● **Excerpted text**:
####

# M1903 .30-06



## Mitch_RAGE (Dec 13, 2011)

Well, pops left me a new toy in his passing. I am the new proud owner of a springfield M1903 in .30-06. Question is where can i find parts for this thing. missing the reap sight aperature. Rifle is a sporterized NRA version dating back to the 30's-40's. I really want to put the old girl back together and shoot her. Any suggestions? Ive tried Fleabay already, with no luck.


----------



## marty dabney (Dec 31, 2011)

you can usually find what you need on gunbroker.just do a google search if you can't find hat you need on there.thats a good old gun


----------



## 220swift (Mar 2, 2011)

That's will be a good rifle, post some pics sometime I'd like to see it.


----------



## Mitch_RAGE (Dec 13, 2011)

pics coming tonight. missing a few items discovered the rear sight i was missing is a *Lyman Quarter-Minute Micrometer Rear Sight. *I am searching for a fair to good version of that now


----------



## youngdon (Mar 10, 2010)

Lyman is stil in business, although I don't know if they still make that sight.
Google 1903 springfield parts I had quite a few places pop up.


----------



## Mitch_RAGE (Dec 13, 2011)

hope these turn out alright!


----------



## Mitch_RAGE (Dec 13, 2011)

youngdon said:


> Lyman is stil in business, although I don't know if they still make that sight.
> Google 1903 springfield parts I had quite a few places pop up.


I found a bunch of stuff just gonna have to research exactly what im missing and what comes with some of the items ive found.


----------



## youngdon (Mar 10, 2010)

Take it to a local gun show, there are always military collector guru's at them they can tell you a ton of stuff that you'll spend a lot of time looking for and some of which you may never find.


----------



## glenway (Mar 27, 2011)

Mitch_RAGE said:


> Well, pops left me a new toy in his passing. I am the new proud owner of a springfield M1903 in .30-06.	Question is where can i find parts for this thing. missing the reap sight aperature. Rifle is a sporterized NRA version dating back to the 30's-40's. I really want to put the old girl back together and shoot her. Any suggestions? Ive tried Fleabay already, with no luck.

####

● **Raw data**:
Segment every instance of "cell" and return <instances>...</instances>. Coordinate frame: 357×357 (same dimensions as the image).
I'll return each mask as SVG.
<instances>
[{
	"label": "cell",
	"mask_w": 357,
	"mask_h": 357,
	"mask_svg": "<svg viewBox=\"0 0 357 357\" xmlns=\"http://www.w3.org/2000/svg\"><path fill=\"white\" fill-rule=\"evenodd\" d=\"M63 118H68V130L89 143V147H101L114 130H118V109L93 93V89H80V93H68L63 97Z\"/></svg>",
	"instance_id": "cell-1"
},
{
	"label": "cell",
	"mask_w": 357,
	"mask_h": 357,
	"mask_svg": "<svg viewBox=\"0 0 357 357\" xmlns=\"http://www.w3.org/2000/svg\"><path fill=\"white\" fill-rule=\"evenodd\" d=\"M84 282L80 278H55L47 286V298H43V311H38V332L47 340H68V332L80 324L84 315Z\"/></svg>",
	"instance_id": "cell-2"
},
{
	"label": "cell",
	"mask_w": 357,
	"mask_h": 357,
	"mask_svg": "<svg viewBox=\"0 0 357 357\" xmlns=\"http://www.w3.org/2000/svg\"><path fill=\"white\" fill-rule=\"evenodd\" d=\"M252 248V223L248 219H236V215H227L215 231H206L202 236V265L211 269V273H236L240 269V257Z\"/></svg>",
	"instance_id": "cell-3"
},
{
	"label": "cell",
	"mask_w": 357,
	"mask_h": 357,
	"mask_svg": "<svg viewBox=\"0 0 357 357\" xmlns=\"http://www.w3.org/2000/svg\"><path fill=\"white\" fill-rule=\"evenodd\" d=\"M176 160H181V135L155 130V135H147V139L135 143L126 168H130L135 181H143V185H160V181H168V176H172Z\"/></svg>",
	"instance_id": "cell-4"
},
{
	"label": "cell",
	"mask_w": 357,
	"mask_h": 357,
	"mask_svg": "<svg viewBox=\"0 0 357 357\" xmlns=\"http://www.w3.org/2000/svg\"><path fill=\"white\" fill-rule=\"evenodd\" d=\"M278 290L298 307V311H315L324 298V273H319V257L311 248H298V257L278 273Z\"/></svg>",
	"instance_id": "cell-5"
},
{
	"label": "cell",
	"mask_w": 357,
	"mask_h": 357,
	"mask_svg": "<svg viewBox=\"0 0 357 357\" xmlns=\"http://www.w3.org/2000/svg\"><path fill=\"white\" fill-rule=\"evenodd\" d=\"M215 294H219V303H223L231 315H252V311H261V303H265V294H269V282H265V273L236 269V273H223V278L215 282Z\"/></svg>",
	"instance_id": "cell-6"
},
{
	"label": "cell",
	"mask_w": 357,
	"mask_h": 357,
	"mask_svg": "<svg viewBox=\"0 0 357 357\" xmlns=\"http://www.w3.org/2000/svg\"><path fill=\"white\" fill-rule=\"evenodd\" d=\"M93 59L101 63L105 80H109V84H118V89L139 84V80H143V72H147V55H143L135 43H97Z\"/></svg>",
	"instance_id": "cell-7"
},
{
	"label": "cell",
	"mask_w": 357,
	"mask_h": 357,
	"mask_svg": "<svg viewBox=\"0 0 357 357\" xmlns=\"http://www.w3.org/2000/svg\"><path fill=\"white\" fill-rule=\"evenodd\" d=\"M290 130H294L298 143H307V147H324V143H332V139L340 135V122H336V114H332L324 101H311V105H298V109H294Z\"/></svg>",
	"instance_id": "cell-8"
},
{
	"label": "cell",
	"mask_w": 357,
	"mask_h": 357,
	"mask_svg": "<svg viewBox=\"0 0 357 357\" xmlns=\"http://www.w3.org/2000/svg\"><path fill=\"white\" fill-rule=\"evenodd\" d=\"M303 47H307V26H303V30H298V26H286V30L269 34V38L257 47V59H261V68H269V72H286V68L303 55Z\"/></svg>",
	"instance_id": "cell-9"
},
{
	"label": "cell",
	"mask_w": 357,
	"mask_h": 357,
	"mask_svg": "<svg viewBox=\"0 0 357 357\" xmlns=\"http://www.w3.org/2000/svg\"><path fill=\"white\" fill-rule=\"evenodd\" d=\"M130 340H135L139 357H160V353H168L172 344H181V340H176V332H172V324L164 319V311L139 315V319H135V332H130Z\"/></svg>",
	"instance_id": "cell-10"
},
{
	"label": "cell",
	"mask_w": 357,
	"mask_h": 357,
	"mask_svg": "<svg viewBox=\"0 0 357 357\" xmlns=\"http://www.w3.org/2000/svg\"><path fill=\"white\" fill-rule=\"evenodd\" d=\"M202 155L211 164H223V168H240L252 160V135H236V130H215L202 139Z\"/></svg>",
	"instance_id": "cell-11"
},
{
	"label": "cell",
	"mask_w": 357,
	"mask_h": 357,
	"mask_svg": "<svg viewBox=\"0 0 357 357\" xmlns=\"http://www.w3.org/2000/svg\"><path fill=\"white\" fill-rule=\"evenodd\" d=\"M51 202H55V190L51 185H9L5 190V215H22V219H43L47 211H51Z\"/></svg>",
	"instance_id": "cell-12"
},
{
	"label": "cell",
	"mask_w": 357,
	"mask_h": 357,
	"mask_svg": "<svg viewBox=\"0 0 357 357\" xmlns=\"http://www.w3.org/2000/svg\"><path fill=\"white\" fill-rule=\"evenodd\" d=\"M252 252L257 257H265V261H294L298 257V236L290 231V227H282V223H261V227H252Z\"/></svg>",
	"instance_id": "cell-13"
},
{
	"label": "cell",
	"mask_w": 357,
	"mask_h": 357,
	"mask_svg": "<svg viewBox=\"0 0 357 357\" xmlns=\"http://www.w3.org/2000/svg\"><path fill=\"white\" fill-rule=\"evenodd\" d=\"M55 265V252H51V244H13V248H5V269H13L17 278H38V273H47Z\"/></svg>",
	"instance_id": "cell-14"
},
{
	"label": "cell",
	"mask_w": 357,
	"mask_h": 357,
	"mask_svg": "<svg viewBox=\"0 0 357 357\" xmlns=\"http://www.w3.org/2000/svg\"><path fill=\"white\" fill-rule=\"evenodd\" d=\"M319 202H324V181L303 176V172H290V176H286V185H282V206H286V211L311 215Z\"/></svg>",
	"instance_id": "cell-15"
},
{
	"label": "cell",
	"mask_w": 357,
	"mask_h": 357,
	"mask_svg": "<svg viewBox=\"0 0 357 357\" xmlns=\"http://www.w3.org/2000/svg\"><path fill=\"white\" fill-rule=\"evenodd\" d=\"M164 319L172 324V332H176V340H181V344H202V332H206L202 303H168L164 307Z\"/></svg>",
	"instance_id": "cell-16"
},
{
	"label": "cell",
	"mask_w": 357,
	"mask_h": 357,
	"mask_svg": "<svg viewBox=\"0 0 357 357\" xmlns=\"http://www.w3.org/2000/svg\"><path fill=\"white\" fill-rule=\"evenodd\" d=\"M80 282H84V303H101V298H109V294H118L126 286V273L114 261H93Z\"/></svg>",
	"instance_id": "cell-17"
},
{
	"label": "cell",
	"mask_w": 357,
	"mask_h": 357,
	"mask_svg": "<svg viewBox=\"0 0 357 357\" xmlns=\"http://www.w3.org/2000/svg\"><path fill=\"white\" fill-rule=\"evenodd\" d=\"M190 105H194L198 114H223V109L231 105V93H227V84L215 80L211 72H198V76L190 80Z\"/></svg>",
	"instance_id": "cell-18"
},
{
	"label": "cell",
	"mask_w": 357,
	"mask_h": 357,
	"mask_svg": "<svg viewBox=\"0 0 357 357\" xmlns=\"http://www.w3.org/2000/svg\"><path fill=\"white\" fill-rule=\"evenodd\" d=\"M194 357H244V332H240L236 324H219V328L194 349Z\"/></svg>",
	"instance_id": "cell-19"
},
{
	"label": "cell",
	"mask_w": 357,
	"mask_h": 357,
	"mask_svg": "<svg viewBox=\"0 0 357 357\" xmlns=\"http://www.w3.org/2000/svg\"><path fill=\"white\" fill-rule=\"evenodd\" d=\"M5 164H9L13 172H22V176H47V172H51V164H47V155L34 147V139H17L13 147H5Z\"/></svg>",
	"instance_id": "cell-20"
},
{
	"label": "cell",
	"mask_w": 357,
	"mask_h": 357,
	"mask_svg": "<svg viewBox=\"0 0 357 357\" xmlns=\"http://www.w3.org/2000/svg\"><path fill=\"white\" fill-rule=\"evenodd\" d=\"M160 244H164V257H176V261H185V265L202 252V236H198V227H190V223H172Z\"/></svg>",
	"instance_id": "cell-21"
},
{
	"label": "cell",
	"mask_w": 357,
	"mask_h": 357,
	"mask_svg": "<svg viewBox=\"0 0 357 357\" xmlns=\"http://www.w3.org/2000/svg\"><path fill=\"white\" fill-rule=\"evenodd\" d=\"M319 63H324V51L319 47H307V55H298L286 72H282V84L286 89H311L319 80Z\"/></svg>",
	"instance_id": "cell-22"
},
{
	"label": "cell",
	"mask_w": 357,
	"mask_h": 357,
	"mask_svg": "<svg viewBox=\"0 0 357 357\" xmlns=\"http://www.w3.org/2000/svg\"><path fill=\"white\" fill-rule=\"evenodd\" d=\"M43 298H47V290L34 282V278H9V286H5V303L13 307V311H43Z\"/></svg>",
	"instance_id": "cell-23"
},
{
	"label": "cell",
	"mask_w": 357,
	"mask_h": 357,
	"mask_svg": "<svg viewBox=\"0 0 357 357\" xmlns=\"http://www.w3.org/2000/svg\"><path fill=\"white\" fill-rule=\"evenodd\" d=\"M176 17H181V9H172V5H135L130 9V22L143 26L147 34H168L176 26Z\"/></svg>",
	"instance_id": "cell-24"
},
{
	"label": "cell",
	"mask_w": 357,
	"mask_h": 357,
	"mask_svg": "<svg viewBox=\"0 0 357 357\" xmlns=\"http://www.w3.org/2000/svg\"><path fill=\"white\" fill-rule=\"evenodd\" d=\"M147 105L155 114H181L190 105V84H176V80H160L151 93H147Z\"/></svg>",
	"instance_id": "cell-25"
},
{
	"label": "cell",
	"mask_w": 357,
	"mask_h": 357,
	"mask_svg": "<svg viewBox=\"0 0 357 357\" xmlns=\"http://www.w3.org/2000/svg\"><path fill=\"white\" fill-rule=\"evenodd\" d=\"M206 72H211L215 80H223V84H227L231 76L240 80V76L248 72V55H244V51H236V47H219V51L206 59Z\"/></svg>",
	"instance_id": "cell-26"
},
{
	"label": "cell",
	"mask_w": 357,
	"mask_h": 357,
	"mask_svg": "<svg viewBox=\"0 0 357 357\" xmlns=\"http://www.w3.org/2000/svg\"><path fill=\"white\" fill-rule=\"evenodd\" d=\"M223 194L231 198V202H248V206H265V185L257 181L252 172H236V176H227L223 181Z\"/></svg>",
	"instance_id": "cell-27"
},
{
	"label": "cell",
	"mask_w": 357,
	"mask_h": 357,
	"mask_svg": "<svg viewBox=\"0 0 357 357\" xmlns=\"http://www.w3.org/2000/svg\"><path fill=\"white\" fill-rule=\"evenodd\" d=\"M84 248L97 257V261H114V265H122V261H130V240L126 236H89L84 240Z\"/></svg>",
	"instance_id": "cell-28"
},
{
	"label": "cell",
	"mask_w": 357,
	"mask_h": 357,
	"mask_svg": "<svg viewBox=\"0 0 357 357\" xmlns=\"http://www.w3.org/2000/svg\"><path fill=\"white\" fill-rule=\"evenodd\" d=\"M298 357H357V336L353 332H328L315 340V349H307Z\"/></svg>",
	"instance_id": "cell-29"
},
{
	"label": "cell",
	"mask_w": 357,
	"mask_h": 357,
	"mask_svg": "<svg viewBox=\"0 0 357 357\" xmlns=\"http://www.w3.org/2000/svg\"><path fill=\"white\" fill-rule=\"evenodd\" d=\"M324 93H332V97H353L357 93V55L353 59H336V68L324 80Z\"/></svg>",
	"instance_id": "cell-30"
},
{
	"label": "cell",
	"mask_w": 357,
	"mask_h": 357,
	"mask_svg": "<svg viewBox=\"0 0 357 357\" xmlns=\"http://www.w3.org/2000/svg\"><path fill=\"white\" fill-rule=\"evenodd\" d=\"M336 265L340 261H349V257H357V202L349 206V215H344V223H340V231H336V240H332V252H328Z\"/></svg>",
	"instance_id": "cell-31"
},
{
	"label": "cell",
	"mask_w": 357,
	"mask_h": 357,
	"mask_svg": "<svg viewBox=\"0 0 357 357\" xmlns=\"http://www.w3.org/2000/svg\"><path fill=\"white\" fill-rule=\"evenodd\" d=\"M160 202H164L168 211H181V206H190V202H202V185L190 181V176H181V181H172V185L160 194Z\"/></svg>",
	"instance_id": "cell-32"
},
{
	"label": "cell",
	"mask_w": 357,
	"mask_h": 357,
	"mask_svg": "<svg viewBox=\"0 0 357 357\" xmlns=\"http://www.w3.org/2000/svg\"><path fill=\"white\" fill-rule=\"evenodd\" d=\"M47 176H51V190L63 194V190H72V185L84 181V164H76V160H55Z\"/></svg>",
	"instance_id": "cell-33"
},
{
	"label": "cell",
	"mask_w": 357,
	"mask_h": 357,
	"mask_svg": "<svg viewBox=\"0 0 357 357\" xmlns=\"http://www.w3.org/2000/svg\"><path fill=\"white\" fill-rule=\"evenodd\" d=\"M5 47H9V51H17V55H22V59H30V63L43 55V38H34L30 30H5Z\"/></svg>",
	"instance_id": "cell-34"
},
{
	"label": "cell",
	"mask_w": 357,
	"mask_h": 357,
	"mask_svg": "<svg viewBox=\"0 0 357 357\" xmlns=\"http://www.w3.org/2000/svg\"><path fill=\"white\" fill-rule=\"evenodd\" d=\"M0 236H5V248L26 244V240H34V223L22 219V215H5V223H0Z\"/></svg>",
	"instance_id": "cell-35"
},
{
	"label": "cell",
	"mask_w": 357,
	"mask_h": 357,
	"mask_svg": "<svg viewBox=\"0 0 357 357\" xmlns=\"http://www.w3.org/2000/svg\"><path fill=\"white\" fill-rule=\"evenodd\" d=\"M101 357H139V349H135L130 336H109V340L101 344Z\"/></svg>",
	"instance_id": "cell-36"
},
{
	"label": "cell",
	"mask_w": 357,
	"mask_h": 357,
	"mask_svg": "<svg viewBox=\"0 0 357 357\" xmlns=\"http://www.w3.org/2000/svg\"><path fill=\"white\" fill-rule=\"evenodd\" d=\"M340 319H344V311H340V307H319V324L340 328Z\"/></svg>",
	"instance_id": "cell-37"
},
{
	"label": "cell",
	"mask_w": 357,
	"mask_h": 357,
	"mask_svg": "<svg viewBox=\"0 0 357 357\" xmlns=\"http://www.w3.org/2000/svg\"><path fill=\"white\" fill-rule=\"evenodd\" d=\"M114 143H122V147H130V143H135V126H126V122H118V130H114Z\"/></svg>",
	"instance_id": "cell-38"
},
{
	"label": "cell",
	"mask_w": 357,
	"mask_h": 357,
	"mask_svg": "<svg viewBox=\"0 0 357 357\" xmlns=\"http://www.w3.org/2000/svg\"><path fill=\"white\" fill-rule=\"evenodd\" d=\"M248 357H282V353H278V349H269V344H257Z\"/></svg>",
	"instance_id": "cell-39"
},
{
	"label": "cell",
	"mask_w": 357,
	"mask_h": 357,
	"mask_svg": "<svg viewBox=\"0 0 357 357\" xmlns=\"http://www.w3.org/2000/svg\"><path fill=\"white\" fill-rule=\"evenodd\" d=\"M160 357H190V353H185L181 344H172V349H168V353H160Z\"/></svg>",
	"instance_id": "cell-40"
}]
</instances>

####

Decide whether each statement below agrees with the M1903 thread, answering yes or no and quoting the words of the thread that settle it.
1. The missing rear sight turned out to be a Lyman Quarter-Minute Micrometer Rear Sight.
2. A search on Fleabay produced the needed part.
3. One reply states with certainty that Lyman still makes that sight.

1. Yes: "Lyman Quarter-Minute Micrometer Rear Sight"
2. No: "Ive tried Fleabay already, with no luck."
3. No: "I don't know if they still make that sight."